Michela Giraud, dopo “Le iene”, arriva “C’era una volta l’amore”

La aspetta il programma in prima serata su Real Time “C’era una volta l’amore” dal 30 novembre

Michela Giraud
16 Novembre 2021 alle 08:40

Grazie all’umorismo tagliente e a una spigliatezza unica, è tra le comiche italiane più amate. Michela Giraud, già conosciuta tra i giovanissimi per “Educazione cinica” e “CCN - Comedy Central News”, ha ottenuto grande popolarità con lo show comico “LOL - Chi ride è fuori”. Ma la giovane artista romana non si ferma: dopo la conduzione della puntata di “Le iene” del 9 novembre accanto a Nicola Savino, la aspetta il programma in prima serata su Real Time “C’era una volta l’amore” dal 30 novembre. Inoltre, continua con i suoi spettacoli dal vivo, il 24 novembre a Padova e il 26 a Cava Del Sole (MT).

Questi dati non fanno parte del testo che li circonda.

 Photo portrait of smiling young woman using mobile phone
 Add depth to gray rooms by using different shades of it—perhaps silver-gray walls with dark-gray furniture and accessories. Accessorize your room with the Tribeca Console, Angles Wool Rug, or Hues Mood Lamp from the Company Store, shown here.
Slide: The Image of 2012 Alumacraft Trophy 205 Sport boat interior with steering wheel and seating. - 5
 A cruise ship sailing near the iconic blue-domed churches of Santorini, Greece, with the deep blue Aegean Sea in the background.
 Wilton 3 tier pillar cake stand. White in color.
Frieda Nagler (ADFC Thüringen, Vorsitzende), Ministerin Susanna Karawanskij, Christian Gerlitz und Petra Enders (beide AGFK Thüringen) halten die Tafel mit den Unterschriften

Michela, partiamo da “LOL”: cosa si porta dietro di quella esperienza?
«A quel programma devo tutto. Sono contenta che la gente si sia divertita, ma per me è stata, da un punto di vista professionale, un’esperienza complicata. Lì si giocava sull’improvvisazione mentre io venivo dalla cultura del tutto scritto, preparato e controllato. È difficile tenere la concentrazione per così tanto tempo. Alla fine ci sono riuscita (sorride)».

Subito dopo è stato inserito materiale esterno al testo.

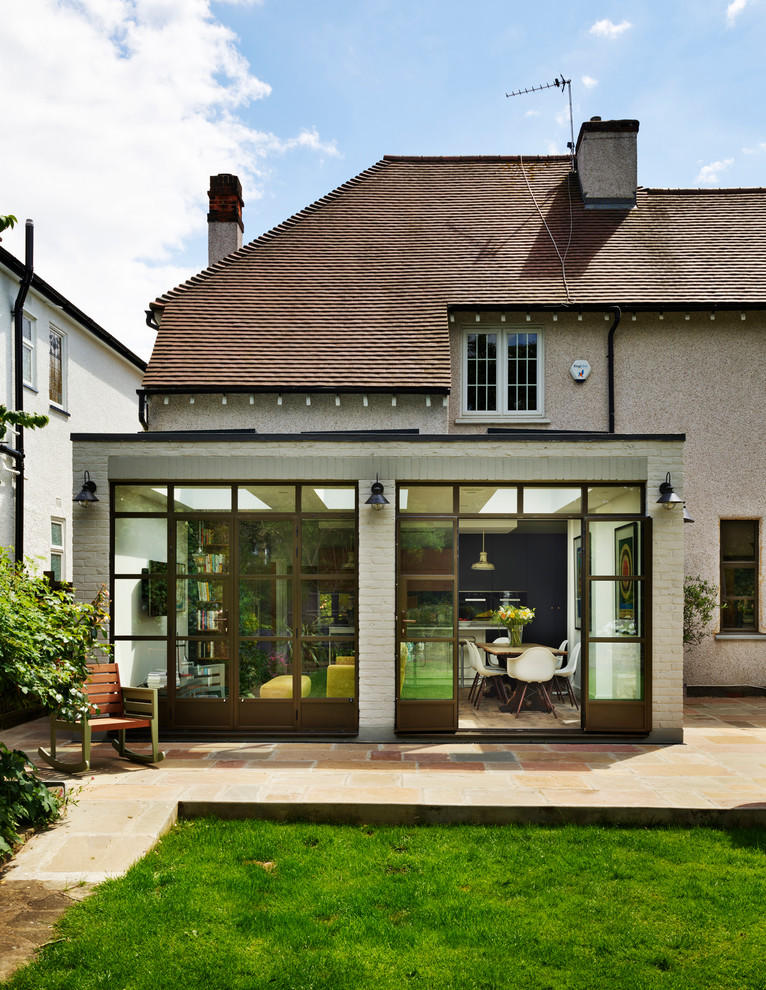 Photo of a large contemporary back patio in London with natural stone paving and no cover.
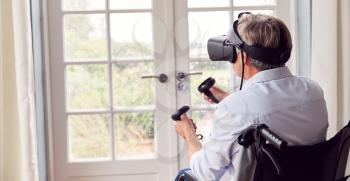 Mature Disabled Man In Wheelchair At Home Wearing Virtual Reality Headset Holding Gaming Controllers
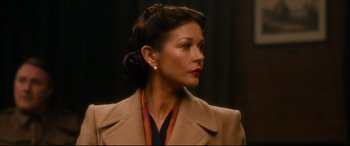 Movie still from “Dad's Army” (2016), directed by Oliver Parker – An older woman with brown hair wearing a brown coat; Close Up shot, Over the shoulder angle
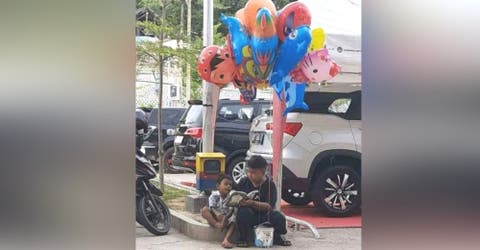 Un niño enseña a leer a su hermanito mientras sobreviven vendiendo globos en la calle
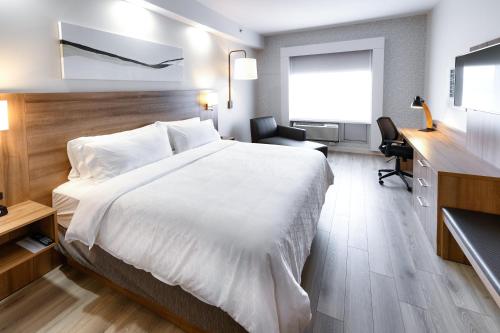 a hotel room with a large bed and a desk at Holiday Inn Express & Suites - Trois Rivieres Ouest by IHG in Trois-Rivières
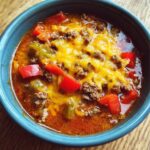 Close-up of a bowl of Stuffed Pepper Soup with ground beef, peppers, and melted cheese.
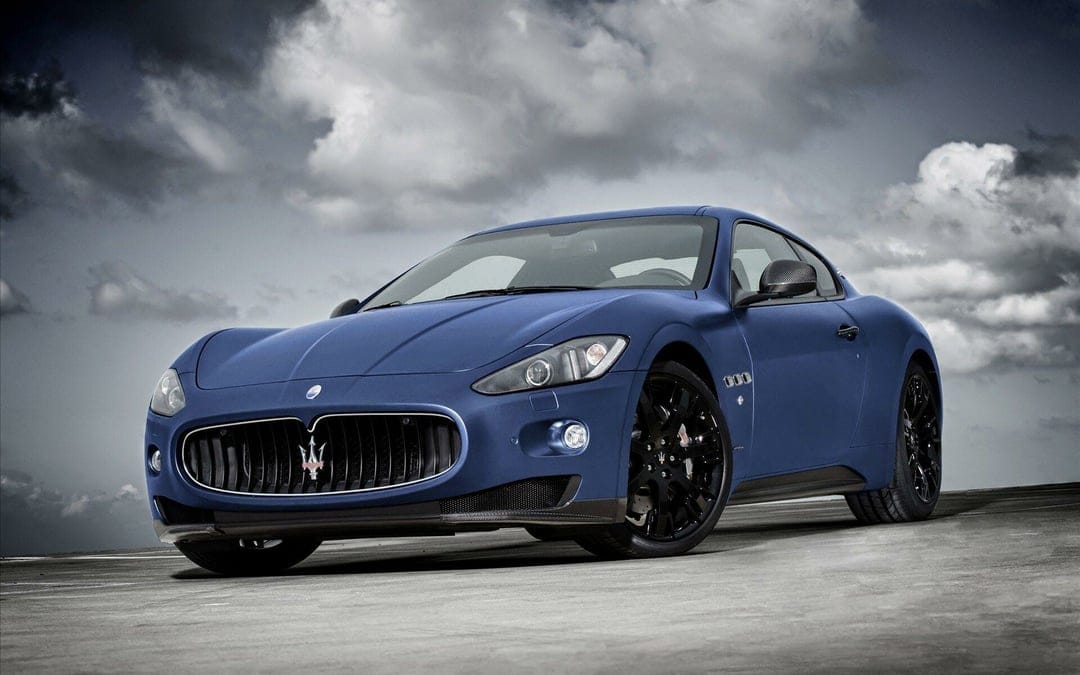 Matte blue Maserati GranTurismo sports car with black rims parked on concrete under a dramatic cloudy sky.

La conduzione di “Le iene” è un sogno per qualsiasi artista.
«Sì, in quel magnifico programma ho proposto una Michela vera, che ha voluto mettersi in gioco. E che bello confrontarsi con Nicola Savino! Anzi per me forse è questa la cosa più importante».

Da ragazzina seguiva la trasmissione?
«Amo “Le iene” da sempre. Mi piacevano Simona Ventura, il Trio Medusa, Fabio Volo, Enrico Lucci...».

I suoi riferimenti nella conduzione?
«La Ventura di “Quelli che il calcio” e “Le iene”».

Da cosa nasce la sua vena acuta e polemica?
«Ho sempre avuto sin da bambina una grande forza e una vivacità pazzesca. Tendevo anche a essere litigiosa. E tutta questa mia esuberanza l’ho canalizzata piano piano nel mestiere».

Dopo “Le Iene” condurrà un programma sulle coppie in crisi.
«“C’era una volta l’amore” è stata una scintilla al primo provino. Le coppie si sono messe a nudo mentre per me è stata una esperienza emotivamente forte dal punto di vista personale e professionale. È stato un onore lavorare con Fatma Ruffini, una maestra di tv».

C’è stata una storia che l’ha colpita più di altre?
«Una coppia in cui lui giocava troppo alla PlayStation. Poi si scopre che lei da quest’uomo aveva subito anche un tradimento. È stato impegnativo mettermi alla prova con persone che piangevano e che aprivano, con i loro racconti, delle voragini che hanno finito per inghiottire anche me».

Seguendo queste vicende, le è capitato di fare parallelismi con la sua vita privata?
«Senza dare facili giudizi, spesso sono intervenuta nei racconti delle coppie proponendo il mio punto di vista, perché tante esperienze io, come loro, le avevo già provate sulla mia pelle».